***** Texte proposé *****
Interview de Myriam Saduis, metteur en scène à Bruxelles
Nous sommes une semaine après les représentations du Module 2 des élèves de troisième année de la formation d'acteur au Cours Florent à Bruxelles, et à quelques jours du début du travail pour le Module 3. Myriam Saduis, metteure en scène du Module 2, Mephisto, nous a accordé un entretien, avant son départ pour le Théâtre de Namur où est repris son spectacle Amor Mundi, créé en 2015.
- Myriam, peux-tu te présenter ? Peux-tu nous parler de ton parcours artistique ici en Belgique ?
Je suis de nationalité française, et je vis à Bruxelles depuis de nombreuses années. J’ai participé à des stages avec Ariane Mnouchkine au Théâtre du Soleil ; ça a été une expérience de théâtre décisive ! J’ai intégré l’INSAS à Bruxelles, et j’ai travaillé en tant qu’actrice pendant plusieurs années, pour finalement me tourner vers la mise en scène.
Parallèlement, j’ai travaillé quinze ans en milieu psychiatrique où j’ai mené des ateliers de théâtre avec des personnes en difficulté. Je suis formée aussi à la clinique psychanalytique.
*****
Travail à faire:
(1) Transcrivez le passage de l'entretien avec Myriam Saduis qui va de « Interview de Myriam » jusqu'à « en Belgique ? » inclus.
(2) Poursuivez l'entretien avec Myriam Saduis à partir de sa dernière phrase.
***** Données fournies *****
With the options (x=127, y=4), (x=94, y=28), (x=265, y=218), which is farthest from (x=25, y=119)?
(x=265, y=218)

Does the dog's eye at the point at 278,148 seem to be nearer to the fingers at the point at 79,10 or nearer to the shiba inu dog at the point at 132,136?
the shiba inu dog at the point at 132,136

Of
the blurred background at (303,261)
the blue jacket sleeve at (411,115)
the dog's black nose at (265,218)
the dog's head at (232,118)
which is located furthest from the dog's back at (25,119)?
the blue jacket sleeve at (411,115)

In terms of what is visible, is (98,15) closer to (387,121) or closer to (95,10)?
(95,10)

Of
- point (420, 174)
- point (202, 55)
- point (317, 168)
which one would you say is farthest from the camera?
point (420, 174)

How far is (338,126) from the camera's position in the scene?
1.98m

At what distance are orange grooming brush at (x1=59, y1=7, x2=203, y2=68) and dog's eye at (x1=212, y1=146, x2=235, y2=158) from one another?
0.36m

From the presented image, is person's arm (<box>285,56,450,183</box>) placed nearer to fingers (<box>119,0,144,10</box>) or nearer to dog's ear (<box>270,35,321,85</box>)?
*****
Réponses dans l'ordre:
(1)
Interview de Myriam Saduis, metteur en scène à Bruxelles
Nous sommes une semaine après les représentations du Module 2 des élèves de troisième année de la formation d'acteur au Cours Florent à Bruxelles, et à quelques jours du début du travail pour le Module 3. Myriam Saduis, metteure en scène du Module 2, Mephisto, nous a accordé un entretien, avant son départ pour le Théâtre de Namur où est repris son spectacle Amor Mundi, créé en 2015.
- Myriam, peux-tu te présenter ? Peux-tu nous parler de ton parcours artistique ici en Belgique ?

(2)
En 2000, j’ai fondé ma compagnie et j’ai réalisé une première petite forme, Enorme Changement de dernière minute d'après des nouvelles de l'auteur américaine Grace Paley. En 2004, Ingmar Bergman m’a accordé les droits pour Une affaire d’âme. C’était la première création théâtrale de ce récit ! La création s’est déroulée au Théâtre Océan Nord en 2008, et l’année suivante elle a reçu le prix Découverte de l’année aux Prix belges de la critique !
En janvier 2012, j’ai adapté et mis en scène La nostalgie de l'avenir d'après La Mouette d'Anton Tchekhov, au Théâtre Océan Nord à nouveau. Le spectacle a été sélectionné au Théâtre des Doms – qui est une scène belge francophone du Festival d'Avignon 2012. Il a longuement tourné en France et en Belgique en 2013 et 2014. Le spectacle a été primé deux fois aux Prix belges de la critique 2012 : Prix de l'espoir féminin pour Aline Mahaux, une des comédiennes et Prix de la mise en scène.
Le spectacle Protocole de relance, écrit d'après Si ce n'est plus un homme de Nicole Malinconi, et créé au Théâtre Poème 2 à Bruxelles a été nominé au Prix de la critique en 2013 avec le Prix Meilleure scénographie pour Anne Buguet.
En 2016, ma création Amor Mundi d'après Hannah Arendt au Théâtre95 de Cergy-Pontoise en coproduction avec le Théâtre Océan Nord à Bruxelles a été nominé deux fois aux Prix de la Critique belge 2016 : pour la mise en scène et pour la meilleure interprétation féminine pour Mathilde Lefèvre. Le spectacle est cette année en tournée en Belgique, à Namur, Bruxelles, Tournai… Reprise en 2017-2018 à Namur, Tournai, Bruxelles.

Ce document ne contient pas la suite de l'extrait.